Ионеско и говорит о невыразимости внезапного чувства полноты бытия, но снова и снова пытается его передать. Первое переживание этого рода, в восемнадцать лет, в полдень на улице румынского села, было и самым ярким. «Я ощутил внезапно словно удар, пришедшийся в самое сердце, в средоточие моего существа. Чувство изумления возникло во мне, захватило собою всё, перелилось через край, расплавив границы вещей, рассыпав определения, отменив значения предметов, идей, подобно тому как свет, казалось, растворил в себе заборы и дома, вдоль которых я шел. Всё ненастоящее, думал я, кроме этого, кроме этого, –
Знание неотменимой достоверности своего однажды пережитого бытия по своей непреложности подобно у Ионеско абсолютной точке опоры, положившись на которую, можно сдвинуть вселенную. Радостной энергии обновленного, освобожденного, преображающегося человека всё по плечу. «Если я изменяюсь, я изменяю мир» (4: 137). В беспричинном экстазе озарения, полноты и подлинности человек не отстраняется от мира, он наоборот впервые обнимает мир в целом, понимая его хрупкость, беззащитность, летаргическую несобранность, чувствуя жажду и силу преобразить его. Только как? Выразить словами, чего именно хочет от человека восторг несказанного откровения, для Ионеско так же невозможно, как было нельзя вспомнить об истине, увиденной внутри двойного сна. Состояние легкости кратко, за ним следует падение в мире, вдвойне тягостное оттого, что память об однажды пережитом освобождении не стирается.

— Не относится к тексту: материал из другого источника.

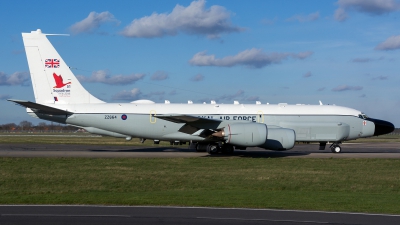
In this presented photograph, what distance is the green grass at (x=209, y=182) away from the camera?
14031mm

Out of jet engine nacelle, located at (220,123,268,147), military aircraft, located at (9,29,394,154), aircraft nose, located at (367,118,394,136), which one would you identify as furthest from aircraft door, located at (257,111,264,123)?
aircraft nose, located at (367,118,394,136)

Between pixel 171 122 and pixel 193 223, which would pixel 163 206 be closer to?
pixel 193 223

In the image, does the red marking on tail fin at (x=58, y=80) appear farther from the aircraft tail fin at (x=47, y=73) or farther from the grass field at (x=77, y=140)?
the grass field at (x=77, y=140)

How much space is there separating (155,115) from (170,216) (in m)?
21.7

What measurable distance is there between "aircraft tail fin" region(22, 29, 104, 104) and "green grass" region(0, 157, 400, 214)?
23.6 feet

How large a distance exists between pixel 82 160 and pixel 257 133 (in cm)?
1024

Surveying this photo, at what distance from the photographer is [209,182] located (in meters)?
18.8

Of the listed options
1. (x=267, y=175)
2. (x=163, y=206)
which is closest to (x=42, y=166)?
(x=267, y=175)

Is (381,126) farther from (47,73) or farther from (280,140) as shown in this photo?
(47,73)

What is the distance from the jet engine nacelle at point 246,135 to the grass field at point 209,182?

Ионеско подчеркивает, что такой же опыт в какой-то мере есть у всех. И все живут потом надеждой, которую оставил в них однажды миг полноты бытия. «Мы укутаны в грязное тряпье обыденности, живем в ее темном хлеву. Время от времени мы просыпаемся на несколько мгновений, потом снова погружаемся в пустую дрему». История в целом тоже колеблется между эпохами легкости, подъема – времена Перикла, Ренессанс – и периодами тяжести, принудительного коллективизма, угнетения. Но, снова возражая шпенглеровскому тезису о непроницаемой разности культурных стилей, Ионеско настаивает, что в истории человечества не было цивилизации или культуры, которая не проявляла бы как могла стремления превзойти свою историю, вырваться к вневременной полноте существования, получавшей разные имена – небо, освобождение, чудо, возвращение потерянного рая; и не было эпохи, которая не говорила бы о необходимости преображения человека – новый человек, высший человек, сверхчеловек, – об идеальном государстве, о революции, словом, «о своем желании вернуть миру чистоту, подготовить его метаморфозу, спасти его, метафизически восстановить его». Этот негаснущий в человечестве порыв к созданию нового мира, как мы еще увидим, с наибольшей чистотой воплощается в искусстве. Его другие проявления может быть не менее энергичны, но часто беспорядочны и сбивчивы. Люди словно шарят по стенам незнакомого темного дома, пытаясь нащупать выключатель. Секрет освободительного жеста утрачен, нетерпеливые усилия человечества, вспоминающего, что оно не может жить без совершенства, сосредоточиваются в наиболее доступной и поверхностной области политической активности, где все эти усилия по определению обречены на неуспех, потому что проходят мимо сути дела. Они посвящены внешней переделке мира, тогда как «в конечном счете мы глубже всего желаем собственной мутации, подъема на высший план существования» (5: 234–238).